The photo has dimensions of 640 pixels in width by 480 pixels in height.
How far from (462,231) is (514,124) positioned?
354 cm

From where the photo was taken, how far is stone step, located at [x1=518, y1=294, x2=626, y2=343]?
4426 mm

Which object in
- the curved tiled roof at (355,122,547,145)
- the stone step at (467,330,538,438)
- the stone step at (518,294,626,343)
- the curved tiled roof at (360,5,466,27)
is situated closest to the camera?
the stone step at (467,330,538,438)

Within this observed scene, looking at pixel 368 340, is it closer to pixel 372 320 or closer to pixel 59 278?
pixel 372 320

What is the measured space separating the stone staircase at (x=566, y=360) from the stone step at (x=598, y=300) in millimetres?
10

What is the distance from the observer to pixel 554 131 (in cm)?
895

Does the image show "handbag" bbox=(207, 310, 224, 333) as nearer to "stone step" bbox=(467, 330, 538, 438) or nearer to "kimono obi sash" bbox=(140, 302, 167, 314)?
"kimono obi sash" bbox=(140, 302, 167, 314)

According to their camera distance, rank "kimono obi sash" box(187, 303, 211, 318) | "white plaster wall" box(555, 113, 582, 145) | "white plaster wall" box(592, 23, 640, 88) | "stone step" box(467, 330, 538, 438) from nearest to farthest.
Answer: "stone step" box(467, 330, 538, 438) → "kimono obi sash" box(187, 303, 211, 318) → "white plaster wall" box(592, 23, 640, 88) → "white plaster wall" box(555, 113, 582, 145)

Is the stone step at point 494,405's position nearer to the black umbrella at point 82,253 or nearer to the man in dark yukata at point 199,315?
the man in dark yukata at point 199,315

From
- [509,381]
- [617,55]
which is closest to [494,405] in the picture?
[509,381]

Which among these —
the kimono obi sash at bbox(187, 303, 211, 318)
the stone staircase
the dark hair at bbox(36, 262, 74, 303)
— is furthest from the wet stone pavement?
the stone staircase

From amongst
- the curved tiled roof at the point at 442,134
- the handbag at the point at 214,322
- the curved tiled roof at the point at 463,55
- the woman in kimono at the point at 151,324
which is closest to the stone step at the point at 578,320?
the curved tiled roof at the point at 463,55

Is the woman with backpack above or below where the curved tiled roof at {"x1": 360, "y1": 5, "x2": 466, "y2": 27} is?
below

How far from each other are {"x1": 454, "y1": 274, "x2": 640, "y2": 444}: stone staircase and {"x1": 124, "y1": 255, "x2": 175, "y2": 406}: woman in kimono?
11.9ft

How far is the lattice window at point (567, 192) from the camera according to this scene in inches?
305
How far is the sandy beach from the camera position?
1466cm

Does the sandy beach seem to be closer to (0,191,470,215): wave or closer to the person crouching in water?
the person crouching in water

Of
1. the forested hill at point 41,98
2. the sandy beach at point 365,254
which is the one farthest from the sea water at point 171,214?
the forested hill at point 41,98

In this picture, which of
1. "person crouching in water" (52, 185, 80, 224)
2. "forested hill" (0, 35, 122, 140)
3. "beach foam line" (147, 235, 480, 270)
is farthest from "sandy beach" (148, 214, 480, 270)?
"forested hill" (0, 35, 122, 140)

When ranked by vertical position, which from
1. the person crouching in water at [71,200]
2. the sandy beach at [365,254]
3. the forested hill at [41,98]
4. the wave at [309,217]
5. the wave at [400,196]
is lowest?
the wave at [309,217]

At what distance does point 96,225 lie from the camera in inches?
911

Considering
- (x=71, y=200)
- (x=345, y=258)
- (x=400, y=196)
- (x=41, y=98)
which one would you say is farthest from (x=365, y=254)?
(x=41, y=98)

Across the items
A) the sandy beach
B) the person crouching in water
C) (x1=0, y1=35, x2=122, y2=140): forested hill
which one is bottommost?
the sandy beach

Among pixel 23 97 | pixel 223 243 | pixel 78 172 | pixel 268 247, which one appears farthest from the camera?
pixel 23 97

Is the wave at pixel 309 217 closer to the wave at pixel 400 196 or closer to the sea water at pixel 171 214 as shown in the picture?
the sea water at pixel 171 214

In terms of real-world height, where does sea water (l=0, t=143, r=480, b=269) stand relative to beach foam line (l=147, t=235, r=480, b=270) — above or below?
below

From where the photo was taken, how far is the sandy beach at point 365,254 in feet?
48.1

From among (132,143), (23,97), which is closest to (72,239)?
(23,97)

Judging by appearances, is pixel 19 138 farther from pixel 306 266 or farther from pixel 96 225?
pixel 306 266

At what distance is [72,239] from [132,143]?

### WHAT THE TASK REQUIRES
Exactly reproduce every line of the records.

### OUTPUT OF THE EXERCISE
The photo has dimensions of 640 pixels in width by 480 pixels in height.
How far from (462,231) is (514,124) positioned?
354 cm

From where the photo was taken, how far is stone step, located at [x1=518, y1=294, x2=626, y2=343]?
4426 mm

Which object in
- the curved tiled roof at (355,122,547,145)
- the stone step at (467,330,538,438)
- the stone step at (518,294,626,343)
- the curved tiled roof at (360,5,466,27)
is situated closest to the camera?
the stone step at (467,330,538,438)

Within this observed scene, looking at pixel 368 340, is it closer to pixel 372 320 or closer to pixel 59 278?
pixel 372 320

What is the measured space separating the stone staircase at (x=566, y=360) from the stone step at (x=598, y=300) in millimetres?
10

What is the distance from the observer to pixel 554 131 (in cm)?
895

Does the image show "handbag" bbox=(207, 310, 224, 333) as nearer to "stone step" bbox=(467, 330, 538, 438) or nearer to "kimono obi sash" bbox=(140, 302, 167, 314)?
"kimono obi sash" bbox=(140, 302, 167, 314)

According to their camera distance, rank "kimono obi sash" box(187, 303, 211, 318) | "white plaster wall" box(555, 113, 582, 145) | "white plaster wall" box(592, 23, 640, 88) | "stone step" box(467, 330, 538, 438) from nearest to farthest.
Answer: "stone step" box(467, 330, 538, 438) → "kimono obi sash" box(187, 303, 211, 318) → "white plaster wall" box(592, 23, 640, 88) → "white plaster wall" box(555, 113, 582, 145)

Is the stone step at point 494,405's position nearer to the black umbrella at point 82,253 or nearer to the man in dark yukata at point 199,315?
the man in dark yukata at point 199,315

From
- [509,381]
- [617,55]
which is closest to [494,405] in the picture?
[509,381]

Which among these —
the kimono obi sash at bbox(187, 303, 211, 318)
the stone staircase
the dark hair at bbox(36, 262, 74, 303)
— is furthest from the wet stone pavement?
the stone staircase

From amongst
- the curved tiled roof at the point at 442,134
- the handbag at the point at 214,322
- the curved tiled roof at the point at 463,55
- the woman in kimono at the point at 151,324
which is closest to the stone step at the point at 578,320?
the curved tiled roof at the point at 463,55

Is the woman with backpack above or below where the curved tiled roof at {"x1": 360, "y1": 5, "x2": 466, "y2": 27} is?
below

How far from each other are {"x1": 454, "y1": 274, "x2": 640, "y2": 444}: stone staircase and {"x1": 124, "y1": 255, "x2": 175, "y2": 406}: woman in kimono?
11.9ft

How far is the lattice window at point (567, 192) from the camera according to this scene in inches?
305
How far is the sandy beach from the camera position?
1466cm

Does the sandy beach seem to be closer to (0,191,470,215): wave or closer to the person crouching in water?
the person crouching in water

Of
1. the forested hill at point 41,98
2. the sandy beach at point 365,254
which is the one farthest from the sea water at point 171,214?
the forested hill at point 41,98

In this picture, which of
1. "person crouching in water" (52, 185, 80, 224)
2. "forested hill" (0, 35, 122, 140)
3. "beach foam line" (147, 235, 480, 270)
is farthest from "sandy beach" (148, 214, 480, 270)?
"forested hill" (0, 35, 122, 140)

When ranked by vertical position, which from
1. the person crouching in water at [71,200]
2. the sandy beach at [365,254]
3. the forested hill at [41,98]
4. the wave at [309,217]
5. the wave at [400,196]
is lowest?
the wave at [309,217]

At what distance does point 96,225 lie from the camera in inches?
911

Considering
- (x=71, y=200)
- (x=345, y=258)
- (x=400, y=196)
- (x=41, y=98)
which one would you say is farthest from (x=365, y=254)?
(x=41, y=98)

Across the items
A) the sandy beach
B) the person crouching in water
C) (x1=0, y1=35, x2=122, y2=140): forested hill
which one is bottommost?
the sandy beach

Among pixel 23 97 | pixel 223 243 | pixel 78 172 | pixel 268 247, which one appears farthest from the camera?
pixel 23 97

Is the wave at pixel 309 217 closer to the wave at pixel 400 196 or closer to the sea water at pixel 171 214 as shown in the picture?
the sea water at pixel 171 214

In terms of real-world height, where does sea water (l=0, t=143, r=480, b=269) stand relative to beach foam line (l=147, t=235, r=480, b=270) — above or below?
below

From where the photo was taken, how far is the sandy beach at point 365,254 in feet?
48.1

From among (132,143), (23,97), which is closest to (72,239)?
(23,97)

Judging by appearances, is pixel 19 138 farther from pixel 306 266 or farther from pixel 96 225?
pixel 306 266

At what distance is [72,239] from [132,143]?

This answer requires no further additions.